■ **SHORT TASK**
Reproduce verbatim the records, starting at the line containing "Which is correct: is" and ending at the final line of the records, with both of these lines included.

[Data items]

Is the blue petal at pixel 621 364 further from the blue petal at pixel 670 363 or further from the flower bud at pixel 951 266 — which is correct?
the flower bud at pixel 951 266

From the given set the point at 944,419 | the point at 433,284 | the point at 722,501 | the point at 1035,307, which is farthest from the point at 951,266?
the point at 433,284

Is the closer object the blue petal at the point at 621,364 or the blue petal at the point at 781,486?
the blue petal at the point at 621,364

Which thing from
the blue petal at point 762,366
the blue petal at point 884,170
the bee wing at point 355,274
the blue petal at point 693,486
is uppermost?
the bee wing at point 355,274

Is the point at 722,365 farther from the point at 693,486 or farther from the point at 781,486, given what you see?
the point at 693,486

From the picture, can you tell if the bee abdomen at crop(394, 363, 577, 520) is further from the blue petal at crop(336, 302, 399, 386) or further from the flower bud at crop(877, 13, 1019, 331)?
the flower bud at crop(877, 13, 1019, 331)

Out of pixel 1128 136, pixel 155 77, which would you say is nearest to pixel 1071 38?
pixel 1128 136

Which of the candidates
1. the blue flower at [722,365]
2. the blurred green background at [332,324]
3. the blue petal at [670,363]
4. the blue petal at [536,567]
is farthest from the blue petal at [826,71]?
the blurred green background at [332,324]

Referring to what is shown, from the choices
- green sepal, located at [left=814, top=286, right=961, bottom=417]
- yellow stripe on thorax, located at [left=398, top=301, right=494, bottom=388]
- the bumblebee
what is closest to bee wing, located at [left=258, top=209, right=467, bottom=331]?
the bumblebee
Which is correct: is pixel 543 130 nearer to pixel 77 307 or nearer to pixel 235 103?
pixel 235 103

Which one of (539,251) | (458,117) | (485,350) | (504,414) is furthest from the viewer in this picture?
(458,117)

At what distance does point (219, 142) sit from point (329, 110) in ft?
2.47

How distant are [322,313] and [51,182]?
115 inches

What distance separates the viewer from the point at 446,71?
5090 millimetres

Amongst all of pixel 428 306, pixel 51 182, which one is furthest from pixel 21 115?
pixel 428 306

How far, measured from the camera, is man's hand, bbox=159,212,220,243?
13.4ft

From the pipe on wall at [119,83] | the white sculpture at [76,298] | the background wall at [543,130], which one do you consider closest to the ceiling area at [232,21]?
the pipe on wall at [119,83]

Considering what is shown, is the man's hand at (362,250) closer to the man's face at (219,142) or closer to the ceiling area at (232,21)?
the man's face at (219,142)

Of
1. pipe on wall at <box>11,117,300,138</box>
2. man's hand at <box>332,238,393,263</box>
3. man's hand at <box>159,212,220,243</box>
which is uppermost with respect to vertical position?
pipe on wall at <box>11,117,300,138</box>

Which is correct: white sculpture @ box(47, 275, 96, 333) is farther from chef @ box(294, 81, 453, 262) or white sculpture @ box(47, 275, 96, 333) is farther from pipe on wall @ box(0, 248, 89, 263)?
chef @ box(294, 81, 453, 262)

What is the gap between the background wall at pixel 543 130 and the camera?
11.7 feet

■ **OUTPUT OF THE TASK**
Which is correct: is pixel 543 130 nearer to pixel 77 307 or nearer to pixel 235 103?
pixel 235 103

Which one of (539,251) | (458,117) | (485,350) | (504,414) is furthest from the viewer in this picture?
(458,117)

At what distance does point (219, 142) sit from point (329, 110) in ft?
2.47

How distant are [322,313] and [51,182]?
115 inches

What distance separates the viewer from the point at 446,71?
5090 millimetres

Amongst all of pixel 428 306, pixel 51 182, which one is furthest from pixel 21 115?
pixel 428 306

How far, measured from the camera, is man's hand, bbox=159,212,220,243?
13.4ft

From the pipe on wall at [119,83] | the white sculpture at [76,298] | the background wall at [543,130], which one do you consider closest to the ceiling area at [232,21]?
the pipe on wall at [119,83]

Considering what is shown, is the man's hand at (362,250) closer to the man's face at (219,142) or closer to the ceiling area at (232,21)?
the man's face at (219,142)

Of
1. pipe on wall at <box>11,117,300,138</box>
2. man's hand at <box>332,238,393,263</box>
3. man's hand at <box>159,212,220,243</box>
which is uppermost with respect to vertical position?
pipe on wall at <box>11,117,300,138</box>

Which is correct: white sculpture @ box(47, 275, 96, 333) is farther from chef @ box(294, 81, 453, 262) or white sculpture @ box(47, 275, 96, 333) is farther from pipe on wall @ box(0, 248, 89, 263)?
chef @ box(294, 81, 453, 262)

What is the gap between the background wall at pixel 543 130 and the camera?
11.7 feet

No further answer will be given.